Die Schrift sagt es sogar zweimal, fast wortgleich, als reiche einmal nicht: „Es gibt einen Weg, der einem Menschen gerade erscheint, aber sein Ende sind Wege des Todes" (Spr 14,12 und 16,25). Wenn ein Satz wortwörtlich wiederholt wird, ist das kein Zufall, sondern Nachdruck.
Zwei Bilder aus der Schrift zeigen, wie trügerisch diese Ruhe sein kann. Jona (wow der Bursche schaffte es schon wieder als Negativbeispiel hier in die Andacht) schläft tief und fest, seelenruhig ganz unten im Schiffsraum ... während oben der Sturm tobt . Und am Ende von Esther 3, direkt nach dem Erlass, der ein ganzes Volk auslöschen soll, sitzen der König und Haman gemütlich beim Trinken, während die Stadt Susa in Bestürzung ist (Est 3,15). Beide Bilder zeigen dieselbe Sache: Ruhe ist kein Gütesiegel. Sie kann Betäubung sein, durch Faulheit oder Kraftlosigkeit initiiert, oder schlicht Gleichgültigkeit.

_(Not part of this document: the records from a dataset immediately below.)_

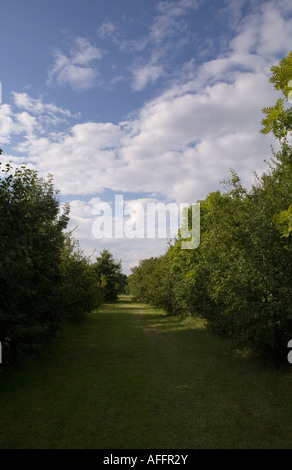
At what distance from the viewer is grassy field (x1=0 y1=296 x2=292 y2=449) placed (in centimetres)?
581

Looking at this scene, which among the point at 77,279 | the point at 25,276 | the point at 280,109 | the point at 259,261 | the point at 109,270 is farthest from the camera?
the point at 109,270

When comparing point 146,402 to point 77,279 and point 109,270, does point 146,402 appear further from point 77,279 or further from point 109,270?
point 109,270

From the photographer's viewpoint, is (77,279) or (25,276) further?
(77,279)

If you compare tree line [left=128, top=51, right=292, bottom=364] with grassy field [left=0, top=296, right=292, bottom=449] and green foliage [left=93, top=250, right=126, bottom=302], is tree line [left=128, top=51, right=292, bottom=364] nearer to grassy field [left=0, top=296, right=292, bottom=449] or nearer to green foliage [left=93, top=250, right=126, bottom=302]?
grassy field [left=0, top=296, right=292, bottom=449]

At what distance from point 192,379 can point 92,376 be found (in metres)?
3.40

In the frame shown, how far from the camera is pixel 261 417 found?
673 cm

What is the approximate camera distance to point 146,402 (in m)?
7.65

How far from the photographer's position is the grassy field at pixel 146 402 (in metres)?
5.81

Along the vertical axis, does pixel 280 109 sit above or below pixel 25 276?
above

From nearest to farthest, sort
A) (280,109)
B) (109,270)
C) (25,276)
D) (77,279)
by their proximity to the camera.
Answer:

„Wer auf sein Herz vertraut, der ist ein Tor", sagt Sprüche 28,26 ganz unverblümt. Der Maßstab ist nicht mein Herz, sondern liegt außerhalb von mir: „Prüft aber alles, das Gute behaltet" (1Thess 5,21). Geprüft wird am Wort Gottes, nicht am Gefühl. Das heißt nicht, Gefühle zu ignorieren. Es heißt, sie als Frage zu behandeln statt als Antwort. „Herr, warum bin ich hier so ruhig?" ist ein ehrliches Gebet. „Ich war ruhig, also war es richtig" ist ein Schluss, den die Schrift mir nicht erlaubt.
Frage für heute: Wann hatte ich zuletzt „Frieden" bei etwas, das ich hinterher bereut habe und woran hätte ich das damals schon erkennen können?